A slightly more detailed view of the chemistry-specific repositories and their modules follows below.

||**Repository** || **Modules** || **Description and important classes** || || chemistry || chemistry-common || Classes to handle the generic processing of CML datatypes and the conversion to RDF || || || || *** net.chempound.chemistry.cmlChemicalMine.java** - mime types || || || || *** net.chempound.chemistry.Cml2RdfConverter.java** - code to handle the conversion of generic, simple cml datatypes into RDF. || || ||chemistry-importer || Base classes for the client-side conversion of files and the generation of images || || ||chemistry-jmol-plugin || Classes to drive jmol to generate the images, and also the jmol code itself || || ||chemistry-search-structure || Classes to handle the chemistry-specific search page - if you want to add more chemistry search boxes, the you'll need to edit things here. || |||||||| || compchem || compchem-common || General code related to the compchem RDF data structures. The utility functions used by the freemarker templates to access the compchem data live here. || |||| compchem-handler || Code to handle the processing of chemical data on the server, such as display of the html pages and the freemarker templates. || ||||compchem-importer || The classes to handle importing code-specific logfiles (NWChem, Gaussian etc) using the jumbo-classes. These classes are used by the client, not chempound itself. The test cases for checking the imports also live here. || ||||compchem-test-harness || Code to test the various compchem-specific modules, as most do not contain any test code themselves. ||

Adding New Data and editing the Splash page

Chempound extracts data from CML in accordance with the compchem convention. Provided that the data is a CML scalar, and is in the job's environment, initialization or finalization modules, with a dictRef (ideally) in the compchem dictionary, then the data will already be extracted into RDF.

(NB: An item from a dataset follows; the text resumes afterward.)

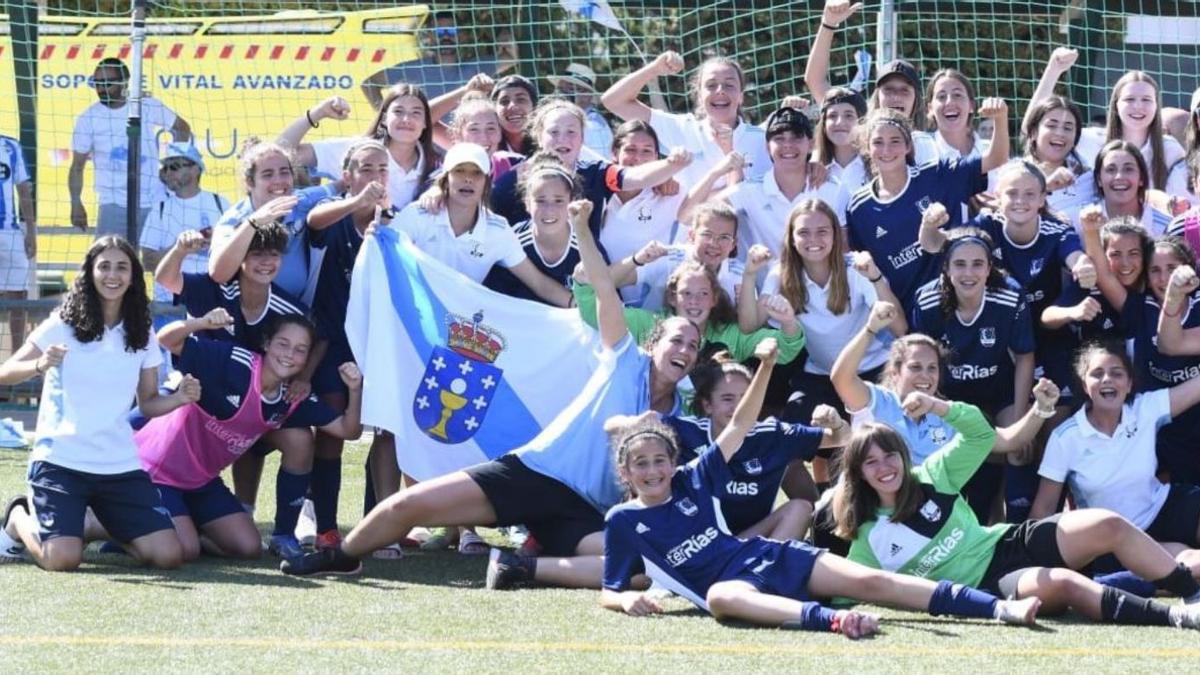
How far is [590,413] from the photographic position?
259 inches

If additional data needs to be extracted (such as is currently done for basis sets and dft functionals), then all that may be necessary is to edit the file CmlComp2RdfConverter.java to add the additional data to the RDF.

The html pages in chempound are generated using the freemarker template engine. The freemarker template that is used to generate the html page for each individual structure is the file: comp.ftl (other template and css files are in the parent directory).

In order to facilitate extracting key RDF data for use with the freemarker templates, several classes are used. For adding new terms, the following files needed to be edited:

* CompChemCalculation.java - this defines the interface that will be used by the freemarker template to access the data.

* CompChem.java - this creates the RDF terms that are used.

* CompChemCalculationImpl.java - this actually implements the functions to get the data.

When the new terms have been added, the tests should be updated, or a new test added in the directory https://bitbucket.org/chempound/compchem/src/ef32d64ba51b/compchem-importer/src/test/java/net/chempound/compchem

If the new terms are to be added to the chemistry search page, then the CompChemSearchProvider.java file will need to be edited, and suitable tests added to the file CompChemSearchIntegrationTest.java

Installing Chempound

For installing chempound for personal use on a local machine, the getting-started notes should be sufficient.

The following instructions apply for installing Chempound on an existing server, for use by an institution or group.

Installing Chempound into an existing Jetty server

Chempound is a pure java program, so can be run in any java container. These instructions are specific to installing it into jetty for use on unix systems.

The latest version of the war file for chempound can be downloaded here.

There are any number of ways to configure jetty, so this just describes one way, with some pointers to the other possibilities.

If you do not already have jetty installed on your server, and it is not available within the package management software for your distribution, a jetty hightide distribution, can be downloaded from codehaus.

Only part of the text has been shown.